A americana, Machado e a Arte...

Que obra de Arte mudou sua vida?

6/12/20243 min read

Recentemente, fez sucesso o vídeo de uma norte-americana que estava em um desafio de ler livros de vários países. Entre os primeiros da lista estava uma obra brasileira. Mas não qualquer obra. Era Memórias Póstumas de Brás Cubas. No vídeo, ela se desfaz em elogios ao livro de Machado de Assis, colocando-o simplesmente como o melhor livro que ela havia lido na vida. Não demorou muito para Memórias aparecer em listas de mais vendidos. Fico feliz, pois foi a obra que me fez enxergar finalmente por que Machado era constantemente colocado como nosso maior escritor.

Infelizmente, se perguntarmos sobre esse livro para nossos adolescentes que estão às portas dos vestibulares, é quase certo que a avaliação que eles farão estará longe daquela presente no vídeo da norte-americana. E é justamente aí que está a grande questão com que se depara qualquer pessoa que lecione literatura para o ensino médio. De um lado, sabemos que é necessário apresentar grandes obras aos alunos, para ampliar seu repertório cultural e fazer com que, futuramente, eles tenham construído um hábito saudável de leitura a partir da autonomia para fazer suas próprias escolhas em relação ao que ler. No entanto, por outro lado, sabemos que é justamente ao cobrarmos (olhem a palavra que estou usando) certas leituras na escola e fazermos avaliações sobre elas que podemos transformar grandes livros em simples tarefas chatas.

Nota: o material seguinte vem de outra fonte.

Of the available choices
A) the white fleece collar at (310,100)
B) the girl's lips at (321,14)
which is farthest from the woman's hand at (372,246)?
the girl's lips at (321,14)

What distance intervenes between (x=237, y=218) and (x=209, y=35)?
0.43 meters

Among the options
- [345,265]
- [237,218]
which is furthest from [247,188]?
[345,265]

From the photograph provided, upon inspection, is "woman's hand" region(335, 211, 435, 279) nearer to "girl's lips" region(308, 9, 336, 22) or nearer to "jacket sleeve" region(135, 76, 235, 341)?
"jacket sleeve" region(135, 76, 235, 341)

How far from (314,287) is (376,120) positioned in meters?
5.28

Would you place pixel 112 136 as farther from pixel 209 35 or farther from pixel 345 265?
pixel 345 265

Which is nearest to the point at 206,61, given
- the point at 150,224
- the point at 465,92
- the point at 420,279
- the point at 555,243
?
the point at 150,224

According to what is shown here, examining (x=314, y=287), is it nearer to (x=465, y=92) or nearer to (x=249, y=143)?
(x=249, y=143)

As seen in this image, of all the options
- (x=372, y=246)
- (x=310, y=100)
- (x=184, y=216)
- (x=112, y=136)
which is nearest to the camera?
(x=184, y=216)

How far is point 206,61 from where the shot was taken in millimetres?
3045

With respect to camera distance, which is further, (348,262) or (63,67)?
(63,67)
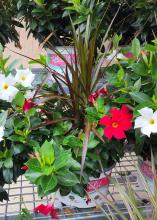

Lembro-me de ler Vidas Secas na escola e achar horrível. Anos mais tarde, reli e o coloquei na minha prateleira de livros maravilhosos! Nessa época, eu já era outra pessoa (e não o garoto com parco repertório para entender o livro) e estava lendo sem ser por obrigação. Isso fez toda a diferença. Tenho muito medo de estragar uma obra. E acho que corremos esse risco quando fazemos escolhas inadequadas em relação aos livros que trabalharemos na escola e à maneira como faremos isso. Se eu não tivesse dado outra chance a Vidas Secas, teria continuado a achar que era ruim. Que pecado…

Com Machado foi parecido. Antes da faculdade, ainda não me tinha dado conta da genialidade dele. Foi só num semestre sobre Machado de Assis no meu curso de Letras na USP, com os maravilhosos Paulo Pasta e José Miguel Wisnik (saudades das aulas dos dois) que tive a revelação, o momento de epifania.

E justamente analisando Memórias Póstumas de Brás Cubas.

Que coisa maravilhosa foi aquela! Foi como se tirassem uma cortina da minha frente e me mostrassem tudo que sempre estivera diante de mim.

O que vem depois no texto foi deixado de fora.